**Work request 1:**
Please copy the stretch of the soft assets article from "Do Not Undermine" through "their soft capabilities." word for word.
**Work request 2:**
Summarize the soft assets article in two sentences.

**Reading text:**
===============
Do Not Undermine Your Most Valuable Asset: The Soft Assets

A couple of decades ago software was provided almost as a possible freebie to encourage buyers to purchase computer hardware. Today both hardware and software are available for free. With services such as Google's App, IBM's Symphony Suite, Sun's Open Office, G.ho.st and others software applications and hardware platforms are available for free. The competitive difference between two organizations is not what assets (capital, resources, technology, etc..) they have but rather how they utilize these assets. In other words their capabilities and in particular their soft capabilities.

Soft capabilities is becoming increasing important. As discussed in a past blog entry soft skills of individuals are things like a person's interpersonal skills and emotional intelligence. The question on the table is what defines an organization's soft assets? We can state that soft assets of your organization include its agility, culture, values, alignment to its mission, sustainability. The reason they are soft is because we usually can not measure them easily. This might change in the future. Today we can measure an organization's performance through monitoring its financial reports and deriving some measures that reflect its level of success in managing its capital and financial resources. However this performance measure is very narrow-sighted, it only addresses one stakeholder of the business, the investor, and does not include all aspects of a business' mission, or maybe none of it at all.

Take for example a company whose mission statement is "preserving and improving human life". To effectively measure the delivery of its mission, measuring return on investment and debt / equity ratios will not provide a true picture. Rather measurements of soft aspects of the business are needed. Examples would be return on educating customers about diseases, adoption of good practices by patients, healing rates, impact of side-effects on the health of patients, economies and other aspects of human life, and the list goes on. Our lack of solid approaches and well-defined techniques makes measuring these performance indicators difficult, and hence we call them soft.
===============
**Data records:**
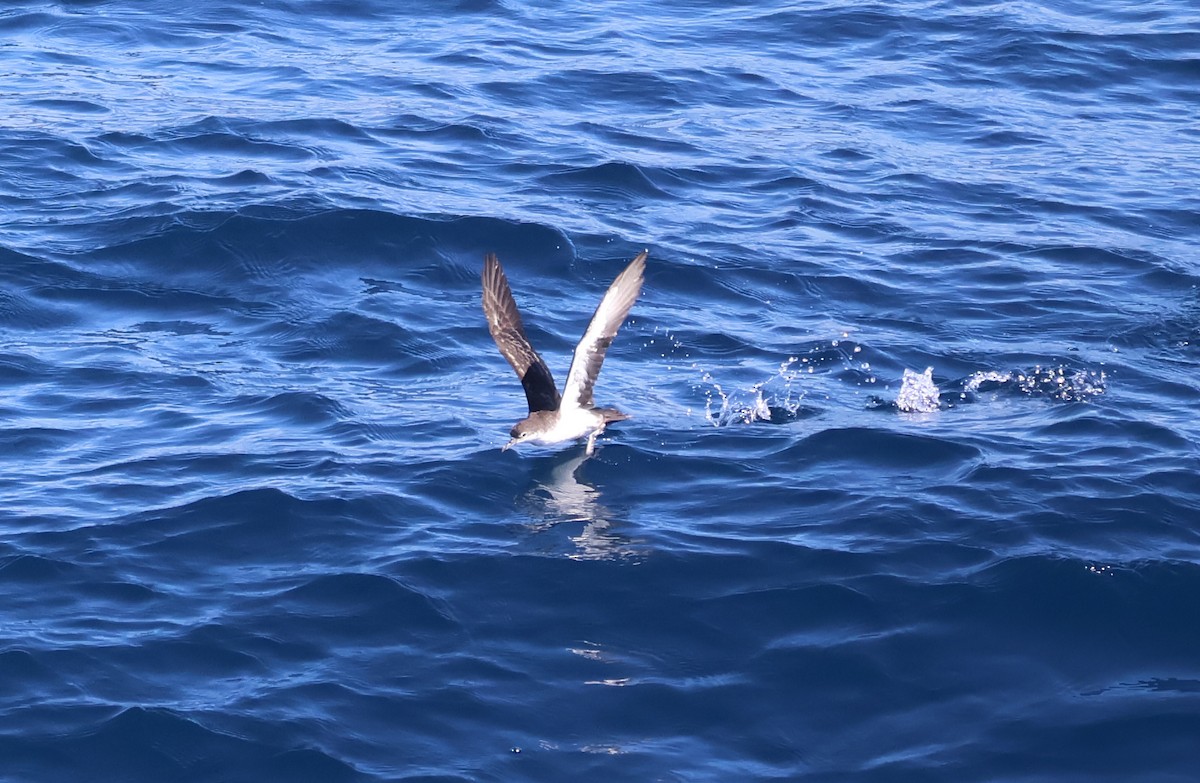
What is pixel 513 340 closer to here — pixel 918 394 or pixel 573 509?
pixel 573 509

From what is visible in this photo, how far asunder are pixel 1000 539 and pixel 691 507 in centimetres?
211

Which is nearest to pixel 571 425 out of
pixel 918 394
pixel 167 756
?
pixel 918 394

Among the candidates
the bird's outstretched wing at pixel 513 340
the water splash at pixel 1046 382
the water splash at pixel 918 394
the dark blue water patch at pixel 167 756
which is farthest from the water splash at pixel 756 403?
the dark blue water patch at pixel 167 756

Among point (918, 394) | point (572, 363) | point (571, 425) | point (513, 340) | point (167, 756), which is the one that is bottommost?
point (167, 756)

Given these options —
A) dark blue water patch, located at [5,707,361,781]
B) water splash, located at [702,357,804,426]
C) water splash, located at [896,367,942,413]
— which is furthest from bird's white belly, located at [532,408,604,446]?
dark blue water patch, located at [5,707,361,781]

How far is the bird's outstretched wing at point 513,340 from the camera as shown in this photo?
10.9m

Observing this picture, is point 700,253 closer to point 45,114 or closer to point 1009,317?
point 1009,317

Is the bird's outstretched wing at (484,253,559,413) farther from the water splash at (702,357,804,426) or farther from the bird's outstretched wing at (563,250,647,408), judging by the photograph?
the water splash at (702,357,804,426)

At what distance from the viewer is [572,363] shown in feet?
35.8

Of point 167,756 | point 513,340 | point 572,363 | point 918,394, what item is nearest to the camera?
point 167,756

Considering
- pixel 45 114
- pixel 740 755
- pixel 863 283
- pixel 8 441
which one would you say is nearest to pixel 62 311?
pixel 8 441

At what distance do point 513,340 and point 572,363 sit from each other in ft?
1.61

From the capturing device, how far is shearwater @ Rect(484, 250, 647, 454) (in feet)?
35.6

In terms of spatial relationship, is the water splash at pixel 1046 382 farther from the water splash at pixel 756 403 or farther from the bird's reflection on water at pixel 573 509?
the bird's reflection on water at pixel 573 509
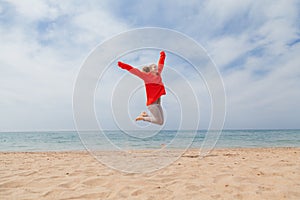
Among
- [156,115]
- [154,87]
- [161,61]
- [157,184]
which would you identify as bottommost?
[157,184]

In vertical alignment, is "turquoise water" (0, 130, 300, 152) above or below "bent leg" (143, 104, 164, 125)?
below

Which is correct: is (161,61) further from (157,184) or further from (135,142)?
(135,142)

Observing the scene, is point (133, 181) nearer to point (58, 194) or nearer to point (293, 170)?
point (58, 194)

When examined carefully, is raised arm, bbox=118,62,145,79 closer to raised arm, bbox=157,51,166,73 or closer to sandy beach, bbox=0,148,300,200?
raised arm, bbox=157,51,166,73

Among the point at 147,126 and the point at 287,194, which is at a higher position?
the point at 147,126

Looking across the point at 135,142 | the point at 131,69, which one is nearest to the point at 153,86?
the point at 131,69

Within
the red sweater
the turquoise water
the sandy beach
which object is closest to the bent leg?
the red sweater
===============
**Answer space 1:**
Do Not Undermine Your Most Valuable Asset: The Soft Assets

A couple of decades ago software was provided almost as a possible freebie to encourage buyers to purchase computer hardware. Today both hardware and software are available for free. With services such as Google's App, IBM's Symphony Suite, Sun's Open Office, G.ho.st and others software applications and hardware platforms are available for free. The competitive difference between two organizations is not what assets (capital, resources, technology, etc..) they have but rather how they utilize these assets. In other words their capabilities and in particular their soft capabilities.

**Answer space 2:**
Since software and hardware are now available for free, what sets organizations apart is how they use their assets, especially their soft capabilities, such as agility, culture, values, alignment to mission, and sustainability. These soft assets are hard to measure, and financial performance measures serve only investors, so a mission like "preserving and improving human life" calls for measuring soft aspects of the business instead.